People lament the loss of the old neighborhood.
Indeed, many old neighborhoods are literally gone. However I live in one that is still very much going.
I know many people say Detroit is suburban in layout, but Detroit is very much more like the old neighborhood than the post-war suburb. Where I live neighbors actually talk to each other and look out for each other because frankly we have to - so we are friends and we get together and have drinks with each other too. There are no attached garages to avoid the outside world and everyone has a big front porch. There are no McMansions, only '20's tudors and pre-war bungalows. The focal point of the living room is the fireplace, not the plasma tv. There is no Ruby Tuesdays, only the corner bar. Which people walk to. And when you're a city Catholic like me, you go to your neighborhood church that doesn't look like a handball court.
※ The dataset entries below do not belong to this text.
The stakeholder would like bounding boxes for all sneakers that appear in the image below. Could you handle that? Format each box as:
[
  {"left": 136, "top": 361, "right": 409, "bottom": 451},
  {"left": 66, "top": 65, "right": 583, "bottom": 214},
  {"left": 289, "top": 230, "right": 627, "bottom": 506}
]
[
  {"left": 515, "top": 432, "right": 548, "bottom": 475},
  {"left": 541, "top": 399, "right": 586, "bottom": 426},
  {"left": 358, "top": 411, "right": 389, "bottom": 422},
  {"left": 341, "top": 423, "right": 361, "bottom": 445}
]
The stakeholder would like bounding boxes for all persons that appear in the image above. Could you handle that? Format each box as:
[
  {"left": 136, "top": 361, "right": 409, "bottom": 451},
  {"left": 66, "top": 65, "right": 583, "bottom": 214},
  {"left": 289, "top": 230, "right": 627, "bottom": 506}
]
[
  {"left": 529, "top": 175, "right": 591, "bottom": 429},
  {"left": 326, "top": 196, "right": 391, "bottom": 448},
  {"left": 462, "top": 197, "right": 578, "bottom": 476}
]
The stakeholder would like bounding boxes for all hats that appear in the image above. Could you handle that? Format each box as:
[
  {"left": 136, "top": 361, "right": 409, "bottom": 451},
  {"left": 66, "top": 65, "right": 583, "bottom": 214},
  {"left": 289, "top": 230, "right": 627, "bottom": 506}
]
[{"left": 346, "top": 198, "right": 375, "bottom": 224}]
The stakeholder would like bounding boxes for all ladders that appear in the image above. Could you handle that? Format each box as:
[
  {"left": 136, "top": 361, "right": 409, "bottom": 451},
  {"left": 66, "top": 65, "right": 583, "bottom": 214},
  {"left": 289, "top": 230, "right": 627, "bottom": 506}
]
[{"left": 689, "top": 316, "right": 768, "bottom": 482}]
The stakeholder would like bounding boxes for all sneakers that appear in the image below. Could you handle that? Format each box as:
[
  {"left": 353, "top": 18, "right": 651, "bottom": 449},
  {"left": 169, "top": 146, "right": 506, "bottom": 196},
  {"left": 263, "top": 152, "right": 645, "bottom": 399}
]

You know, one that actually looks like a church.
Detroit is also where all the eccentrics go to escape ridicule. Anything goes here. It's strange not to be strange. In Detroit you will meet the strangest, most colorful, interesting people. Where elsewhere neighbors would gossip and sneer, no one bats an eye here.
While so much of Detroit is lost, little pockets of Detroit like mine are an anachronism like that in many ways and I love it. In part because it is so old to begin with and full of such eccentric folk, and in part because corporations have left the neighborhoods untouched. It's like living in the 1940's - except my street is full of both black and white folk.
That sounds very nice. Where do you live, if I may ask, poobert?